I spent most of yesterday puttering slowly around to all the groceries and in some cases buying frivolous things. One of my mentoring gig folks had mentioned a power granola called Holy Crap; I bought that in Urban Fare, for $12! For a cup! (Two tablespoons are supposed to be enough to fill you, but still.) It wasn’t terrible, and the tiny portion was reasonably filling. But a day later I’m at Calabria, having had my morning visit to the loo, and at the risk of TMI… I did not see our Lord and Savior just now while I was having my sit-down.

These are my standards. For $1.50 a serving I expect not only filling and nutritious but at least a preview of the second coming.

But Sechelt hippies need jobs too… if they can make a go of selling *legal* hemp products to the well-off peeps of the West End, more power to ‘em.

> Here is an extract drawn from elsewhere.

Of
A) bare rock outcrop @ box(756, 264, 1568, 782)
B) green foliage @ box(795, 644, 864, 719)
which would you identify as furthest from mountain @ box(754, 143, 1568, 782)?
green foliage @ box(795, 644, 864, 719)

The slow was because I’d needed caffeine to get through Italian and then was up past 11:00 a.m., so even buying food was a mental challenge.

I have to spend part of today reviewing Italian. Class ends next week and I’m going into part II; I feel as though I might have a fighting chance if I get the grammar under my belt. I just have to decide I’m gonna, and then rearrange my catastrophically confusing notes. And get over a few things: when I found out that the word(s) for it were the same words we sometimes use for a/an on Thursday, I did have a little internal temper tantrum. “Fuck you, Italia, with your la/lo/le/li!”

Ironically, this is all brushing up my English grammar considerably. “Here’s the transitive form,” says Amalia, and of course I have to think it through in English, and then sometimes in French, before I really get it.

I caught a real break with Italian I this latest time through: only three of us signed up, so there was lots of individual attention *and* they shortened the class by half an hour… which meant we were leaving at 9:00 p.m. instead of 9:30. As I am the girl whose day starts at five, that extra half hour was golden. When Italian II starts next month it’s gonna be a jolt.